Assembly Speaker Craig Coughlin rarely moves measures bearing the names of split-district Republicans like Peters, though his office said he was still reviewing the measures Monday.
Sweeney’s treatment of Senate Republicans in districts where Democrats hold the Assembly seats has been less steady.
He has at times cajoled yes votes on bills controversial within his own caucus out of State Sen. Kip Bateman (R-Branchburg), though it’s worth noting that the split 16th district is not in South Jersey.
The counterpoint is Murphy may not need that many Democratic votes if he hast Republicans on his side.
“I think making it bipartisan will make independent-minded Democrats, those who aren’t controlled by party bosses, look at it and say ‘yes, this makes sense for both sides,’” Peters said. “We’re looking for bipartisan solutions. This is one. Unless you’re controlled by a political boss, this makes sense.”
Sweeney has expressed a willingness to explore most of Murphy’s proposed reforms, though he remains staunchly opposed to a bill that would gut a widely used legislative exemption to the Open Public Records Act.

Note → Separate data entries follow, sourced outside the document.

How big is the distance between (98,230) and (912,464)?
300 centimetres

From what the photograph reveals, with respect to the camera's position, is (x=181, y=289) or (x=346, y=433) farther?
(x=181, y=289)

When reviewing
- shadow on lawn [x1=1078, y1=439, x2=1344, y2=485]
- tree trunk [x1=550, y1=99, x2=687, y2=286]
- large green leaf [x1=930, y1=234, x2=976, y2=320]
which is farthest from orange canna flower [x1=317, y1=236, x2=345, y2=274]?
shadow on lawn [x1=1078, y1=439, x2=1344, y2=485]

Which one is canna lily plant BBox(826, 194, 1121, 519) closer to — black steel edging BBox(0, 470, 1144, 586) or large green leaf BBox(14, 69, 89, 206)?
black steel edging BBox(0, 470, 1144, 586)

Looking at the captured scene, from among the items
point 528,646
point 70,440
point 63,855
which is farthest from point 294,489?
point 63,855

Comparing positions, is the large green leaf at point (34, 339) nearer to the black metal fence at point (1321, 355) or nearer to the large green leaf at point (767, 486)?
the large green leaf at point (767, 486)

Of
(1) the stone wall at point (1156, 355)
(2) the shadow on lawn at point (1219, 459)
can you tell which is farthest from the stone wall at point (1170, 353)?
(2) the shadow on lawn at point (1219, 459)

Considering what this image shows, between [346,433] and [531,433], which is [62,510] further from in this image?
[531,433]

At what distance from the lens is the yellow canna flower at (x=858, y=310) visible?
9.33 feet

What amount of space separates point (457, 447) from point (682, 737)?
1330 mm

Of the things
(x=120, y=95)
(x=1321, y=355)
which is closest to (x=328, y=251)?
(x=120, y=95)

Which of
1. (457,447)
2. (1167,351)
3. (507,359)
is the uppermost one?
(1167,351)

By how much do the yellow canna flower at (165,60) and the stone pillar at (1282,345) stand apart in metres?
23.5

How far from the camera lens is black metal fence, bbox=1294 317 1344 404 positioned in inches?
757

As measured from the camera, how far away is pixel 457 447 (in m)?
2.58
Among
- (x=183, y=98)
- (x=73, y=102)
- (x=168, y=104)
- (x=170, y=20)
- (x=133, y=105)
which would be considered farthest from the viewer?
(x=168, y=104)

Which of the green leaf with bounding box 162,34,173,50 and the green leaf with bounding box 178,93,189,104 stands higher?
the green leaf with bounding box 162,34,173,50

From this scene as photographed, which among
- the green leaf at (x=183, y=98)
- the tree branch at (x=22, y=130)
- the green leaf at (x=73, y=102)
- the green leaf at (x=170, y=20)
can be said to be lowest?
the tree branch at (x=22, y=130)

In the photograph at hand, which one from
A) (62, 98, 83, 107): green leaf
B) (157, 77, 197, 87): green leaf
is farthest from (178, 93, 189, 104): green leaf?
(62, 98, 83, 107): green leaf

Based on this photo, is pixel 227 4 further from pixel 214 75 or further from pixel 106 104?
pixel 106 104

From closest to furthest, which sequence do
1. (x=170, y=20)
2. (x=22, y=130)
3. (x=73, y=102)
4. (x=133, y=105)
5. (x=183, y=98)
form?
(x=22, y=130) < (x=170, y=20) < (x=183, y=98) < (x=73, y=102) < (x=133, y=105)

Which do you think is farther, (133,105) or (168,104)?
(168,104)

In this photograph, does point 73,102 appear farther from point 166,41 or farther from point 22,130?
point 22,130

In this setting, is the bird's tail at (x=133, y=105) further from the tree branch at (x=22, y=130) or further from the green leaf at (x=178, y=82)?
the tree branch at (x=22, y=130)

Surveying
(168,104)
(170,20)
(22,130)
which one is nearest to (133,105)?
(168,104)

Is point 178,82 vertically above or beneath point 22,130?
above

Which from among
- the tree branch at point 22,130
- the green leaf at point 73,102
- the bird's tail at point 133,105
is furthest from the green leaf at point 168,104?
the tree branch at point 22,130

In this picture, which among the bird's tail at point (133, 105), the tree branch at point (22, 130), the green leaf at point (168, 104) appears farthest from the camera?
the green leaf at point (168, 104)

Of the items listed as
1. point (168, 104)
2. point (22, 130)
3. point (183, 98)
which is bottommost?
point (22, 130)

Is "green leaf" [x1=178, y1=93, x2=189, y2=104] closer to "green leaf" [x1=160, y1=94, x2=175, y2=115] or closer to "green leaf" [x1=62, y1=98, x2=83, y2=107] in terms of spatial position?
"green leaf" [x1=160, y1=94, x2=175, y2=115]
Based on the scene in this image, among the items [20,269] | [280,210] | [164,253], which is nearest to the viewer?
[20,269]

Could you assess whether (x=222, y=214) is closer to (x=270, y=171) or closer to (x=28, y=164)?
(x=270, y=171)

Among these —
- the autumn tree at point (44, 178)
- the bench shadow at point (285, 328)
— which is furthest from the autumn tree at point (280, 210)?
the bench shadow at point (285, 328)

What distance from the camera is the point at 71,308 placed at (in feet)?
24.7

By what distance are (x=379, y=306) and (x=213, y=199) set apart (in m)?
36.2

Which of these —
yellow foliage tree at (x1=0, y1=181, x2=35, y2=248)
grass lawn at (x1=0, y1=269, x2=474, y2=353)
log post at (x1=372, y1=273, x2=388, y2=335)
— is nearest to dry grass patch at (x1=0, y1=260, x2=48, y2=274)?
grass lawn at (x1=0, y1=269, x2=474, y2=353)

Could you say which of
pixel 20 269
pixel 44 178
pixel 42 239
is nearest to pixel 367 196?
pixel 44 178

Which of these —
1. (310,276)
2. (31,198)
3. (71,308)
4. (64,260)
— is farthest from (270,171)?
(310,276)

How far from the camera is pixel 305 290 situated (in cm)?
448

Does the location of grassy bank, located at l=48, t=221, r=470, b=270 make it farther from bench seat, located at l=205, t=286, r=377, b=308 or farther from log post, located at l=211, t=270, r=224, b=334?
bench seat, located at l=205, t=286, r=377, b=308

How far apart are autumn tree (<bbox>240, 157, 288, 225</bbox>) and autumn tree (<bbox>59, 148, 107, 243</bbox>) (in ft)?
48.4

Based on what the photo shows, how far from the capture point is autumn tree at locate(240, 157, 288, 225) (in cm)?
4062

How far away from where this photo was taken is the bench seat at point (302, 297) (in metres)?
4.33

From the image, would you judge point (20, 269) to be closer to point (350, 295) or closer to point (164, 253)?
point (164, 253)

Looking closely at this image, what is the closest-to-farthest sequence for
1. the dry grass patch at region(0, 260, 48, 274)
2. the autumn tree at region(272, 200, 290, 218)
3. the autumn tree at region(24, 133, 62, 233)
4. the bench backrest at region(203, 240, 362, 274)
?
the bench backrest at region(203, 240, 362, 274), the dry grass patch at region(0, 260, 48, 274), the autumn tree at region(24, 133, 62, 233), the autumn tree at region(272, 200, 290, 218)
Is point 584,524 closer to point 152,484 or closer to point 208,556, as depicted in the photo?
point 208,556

Versions of two of the reforms sought by the governor — a ban on shadow lobbying initially proposed by Sweeney and an overhaul of legislative financial disclosures the Senate president was already exploring — will likely pass if legislative leaders allow them to advance.
Separate measures lowering the lobbying registration threshold from 20 hours per year to one hour per year and updating legislative gift rules have yet to face specific opposition in either chamber.
Bills requiring Assembly and Senate staffers to seek approval from the State Ethics Commission before seeking outside work and killing a Trenton practice that sees bills amended shortly before or even during votes have more uncertain futures.
Democratic opposition to any of the bills may bear a political cost. The progressive groups that make up Murphy’s base are backing the reforms, and objections from Democrats in the legislature will almost certainly have their signals boosted.
“Instead of complaining, isn’t that where we’re supposed to be going?” Codey said, adding that it “would be shameful” if Democratic leaders let GOP involvement kill the reforms.